>> Begin Text

1. Field of the Invention
The present invention relates to a thermistor device that can detect temperatures in the range from room temperature to a high temperature of approximately 1000.degree. C., namely a wide-range thermistor device, along with a method of manufacturing such a thermistor device, and is particularly suited to a temperature sensor for automobile exhaust gases.
2. Description of the Related Art
Thermistor devices for temperature sensors are used in the measurement of temperatures in the range 400-1300.degree. C., namely from the middle to high temperature range, in the measurement of automotive exhaust gas temperatures, gas flame temperatures in gas water heaters and the like, and the temperatures of heating ovens.
The resistance value and the resistance-temperature coefficient (temperature dependence of the resistance value) indicate the characteristics of this type of thermistor device. Here, in order for the temperature detection circuits that make up a temperature sensor to correspond to a practical resistance value range, the resistance value of the thermistor device is preferably within a stipulated range. For this reason, perovskite-type materials and the like are mainly used as the materials that have the resistance value characteristics suited to a wide-range thermistor device.
Examples of proposed thermistor devices that use perovskite-type materials include those disclosed in the unexamined published Japanese patent applications JP-A-6-325907 and JP-A-7-201528. In order to achieve a thermistor device that is usable in a wide temperature range, oxides of Y, Sr, Cr, Fe, Ti and other elements are mixed in a stipulated composition ratio, ground, granulated and fired to obtain a thermistor device that is a perfect solid solution by means of the solid-phase method.
The resistance value and the resistance-temperature coefficient represent the resistance-value characteristics of a thermistor device. In consideration of the resistance-value range of the temperature detection circuit in a normal temperature sensor, the resistance value of the thermistor device must be 50.OMEGA. to 100 k.OMEGA. in the service temperature range. In addition, if a thermistor device is subjected to a heat history of room temperature to 1000.degree. C. or the like, it is preferable that the change from the initial resistance value to the resistance value after the that history be as small as possible.

>> End Text
>> Begin Recorded data

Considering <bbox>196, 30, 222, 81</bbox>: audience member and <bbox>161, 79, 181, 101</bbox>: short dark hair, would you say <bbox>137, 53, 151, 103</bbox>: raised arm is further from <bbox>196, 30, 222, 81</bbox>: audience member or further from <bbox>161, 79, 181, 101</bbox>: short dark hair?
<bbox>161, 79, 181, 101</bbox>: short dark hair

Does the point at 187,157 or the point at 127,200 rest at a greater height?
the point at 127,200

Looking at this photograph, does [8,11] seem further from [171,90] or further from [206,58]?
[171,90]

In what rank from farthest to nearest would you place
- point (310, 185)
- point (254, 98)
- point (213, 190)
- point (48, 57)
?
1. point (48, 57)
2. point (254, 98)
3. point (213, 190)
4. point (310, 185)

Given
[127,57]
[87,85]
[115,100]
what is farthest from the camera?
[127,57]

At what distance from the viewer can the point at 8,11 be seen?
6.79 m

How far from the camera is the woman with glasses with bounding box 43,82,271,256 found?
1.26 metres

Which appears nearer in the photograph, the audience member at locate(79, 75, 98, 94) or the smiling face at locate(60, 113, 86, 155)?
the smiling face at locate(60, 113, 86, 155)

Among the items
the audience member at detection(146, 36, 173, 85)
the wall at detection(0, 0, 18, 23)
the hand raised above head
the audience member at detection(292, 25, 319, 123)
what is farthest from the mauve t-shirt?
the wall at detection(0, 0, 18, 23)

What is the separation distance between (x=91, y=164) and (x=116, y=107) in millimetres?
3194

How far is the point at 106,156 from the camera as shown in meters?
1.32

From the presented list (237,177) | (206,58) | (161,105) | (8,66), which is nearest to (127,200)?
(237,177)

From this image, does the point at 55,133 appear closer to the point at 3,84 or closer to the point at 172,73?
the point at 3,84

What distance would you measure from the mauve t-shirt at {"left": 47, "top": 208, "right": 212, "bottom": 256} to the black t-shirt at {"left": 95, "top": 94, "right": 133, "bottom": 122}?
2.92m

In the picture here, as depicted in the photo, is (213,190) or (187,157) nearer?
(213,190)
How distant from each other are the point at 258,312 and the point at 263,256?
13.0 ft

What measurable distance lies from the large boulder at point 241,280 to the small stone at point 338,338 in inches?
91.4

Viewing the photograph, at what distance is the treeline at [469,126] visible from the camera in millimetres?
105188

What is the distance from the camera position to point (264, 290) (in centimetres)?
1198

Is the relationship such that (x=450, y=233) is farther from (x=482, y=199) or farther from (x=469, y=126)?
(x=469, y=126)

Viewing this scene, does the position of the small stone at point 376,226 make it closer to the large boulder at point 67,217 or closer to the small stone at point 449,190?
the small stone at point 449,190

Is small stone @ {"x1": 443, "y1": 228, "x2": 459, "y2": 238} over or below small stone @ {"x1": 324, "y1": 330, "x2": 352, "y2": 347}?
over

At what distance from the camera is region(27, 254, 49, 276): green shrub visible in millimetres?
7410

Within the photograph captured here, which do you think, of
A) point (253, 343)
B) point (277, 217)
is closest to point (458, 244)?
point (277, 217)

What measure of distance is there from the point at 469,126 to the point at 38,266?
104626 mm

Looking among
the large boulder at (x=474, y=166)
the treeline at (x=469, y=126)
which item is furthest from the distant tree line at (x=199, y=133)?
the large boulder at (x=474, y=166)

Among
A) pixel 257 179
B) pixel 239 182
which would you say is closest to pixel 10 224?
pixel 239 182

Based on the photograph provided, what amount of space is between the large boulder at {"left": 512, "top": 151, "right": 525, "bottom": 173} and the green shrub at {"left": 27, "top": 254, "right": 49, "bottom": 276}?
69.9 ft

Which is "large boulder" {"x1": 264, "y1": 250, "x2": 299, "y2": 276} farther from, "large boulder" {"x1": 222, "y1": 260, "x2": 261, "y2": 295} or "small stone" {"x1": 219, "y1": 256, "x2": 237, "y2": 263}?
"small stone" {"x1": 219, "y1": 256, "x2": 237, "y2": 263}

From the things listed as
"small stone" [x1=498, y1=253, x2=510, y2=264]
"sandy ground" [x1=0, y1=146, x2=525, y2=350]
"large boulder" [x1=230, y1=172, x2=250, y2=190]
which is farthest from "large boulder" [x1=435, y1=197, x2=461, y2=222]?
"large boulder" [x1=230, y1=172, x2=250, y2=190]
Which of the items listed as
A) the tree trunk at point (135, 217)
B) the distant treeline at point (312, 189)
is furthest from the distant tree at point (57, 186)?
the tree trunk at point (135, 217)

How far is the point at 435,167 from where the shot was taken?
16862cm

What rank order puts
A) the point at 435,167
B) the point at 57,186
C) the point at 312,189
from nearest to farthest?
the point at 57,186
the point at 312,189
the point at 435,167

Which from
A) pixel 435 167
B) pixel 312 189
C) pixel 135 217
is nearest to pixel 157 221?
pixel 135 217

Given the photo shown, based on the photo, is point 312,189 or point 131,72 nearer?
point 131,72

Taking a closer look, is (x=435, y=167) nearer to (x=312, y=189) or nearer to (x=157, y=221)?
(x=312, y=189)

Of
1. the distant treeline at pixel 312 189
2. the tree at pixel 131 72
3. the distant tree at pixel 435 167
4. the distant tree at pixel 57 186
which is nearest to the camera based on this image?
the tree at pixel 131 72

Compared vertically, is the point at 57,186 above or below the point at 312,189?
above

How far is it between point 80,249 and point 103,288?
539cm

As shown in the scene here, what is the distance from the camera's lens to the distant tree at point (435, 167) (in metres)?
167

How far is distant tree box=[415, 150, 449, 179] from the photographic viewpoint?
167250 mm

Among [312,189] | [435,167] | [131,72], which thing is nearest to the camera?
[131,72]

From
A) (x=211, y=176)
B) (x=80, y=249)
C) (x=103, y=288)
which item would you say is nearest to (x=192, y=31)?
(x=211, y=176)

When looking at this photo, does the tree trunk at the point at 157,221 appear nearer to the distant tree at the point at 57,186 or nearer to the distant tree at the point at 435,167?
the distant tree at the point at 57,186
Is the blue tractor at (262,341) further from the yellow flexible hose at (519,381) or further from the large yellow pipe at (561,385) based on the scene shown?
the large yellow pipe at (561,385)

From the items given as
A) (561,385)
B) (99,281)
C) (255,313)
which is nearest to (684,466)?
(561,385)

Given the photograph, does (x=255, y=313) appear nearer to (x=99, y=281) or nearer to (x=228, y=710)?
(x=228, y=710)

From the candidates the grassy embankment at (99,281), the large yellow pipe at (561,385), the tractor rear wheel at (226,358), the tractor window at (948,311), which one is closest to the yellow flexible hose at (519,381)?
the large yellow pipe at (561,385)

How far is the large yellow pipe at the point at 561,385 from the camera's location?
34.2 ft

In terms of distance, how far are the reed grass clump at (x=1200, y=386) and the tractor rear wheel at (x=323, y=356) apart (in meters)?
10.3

>> End Recorded data

▶ [Written request] Print the full thermistor text again, word for word. The entries have no connection to the thermistor text.

▶ [Result]
1. Field of the Invention
The present invention relates to a thermistor device that can detect temperatures in the range from room temperature to a high temperature of approximately 1000.degree. C., namely a wide-range thermistor device, along with a method of manufacturing such a thermistor device, and is particularly suited to a temperature sensor for automobile exhaust gases.
2. Description of the Related Art
Thermistor devices for temperature sensors are used in the measurement of temperatures in the range 400-1300.degree. C., namely from the middle to high temperature range, in the measurement of automotive exhaust gas temperatures, gas flame temperatures in gas water heaters and the like, and the temperatures of heating ovens.
The resistance value and the resistance-temperature coefficient (temperature dependence of the resistance value) indicate the characteristics of this type of thermistor device. Here, in order for the temperature detection circuits that make up a temperature sensor to correspond to a practical resistance value range, the resistance value of the thermistor device is preferably within a stipulated range. For this reason, perovskite-type materials and the like are mainly used as the materials that have the resistance value characteristics suited to a wide-range thermistor device.
Examples of proposed thermistor devices that use perovskite-type materials include those disclosed in the unexamined published Japanese patent applications JP-A-6-325907 and JP-A-7-201528. In order to achieve a thermistor device that is usable in a wide temperature range, oxides of Y, Sr, Cr, Fe, Ti and other elements are mixed in a stipulated composition ratio, ground, granulated and fired to obtain a thermistor device that is a perfect solid solution by means of the solid-phase method.
The resistance value and the resistance-temperature coefficient represent the resistance-value characteristics of a thermistor device. In consideration of the resistance-value range of the temperature detection circuit in a normal temperature sensor, the resistance value of the thermistor device must be 50.OMEGA. to 100 k.OMEGA. in the service temperature range. In addition, if a thermistor device is subjected to a heat history of room temperature to 1000.degree. C. or the like, it is preferable that the change from the initial resistance value to the resistance value after the that history be as small as possible.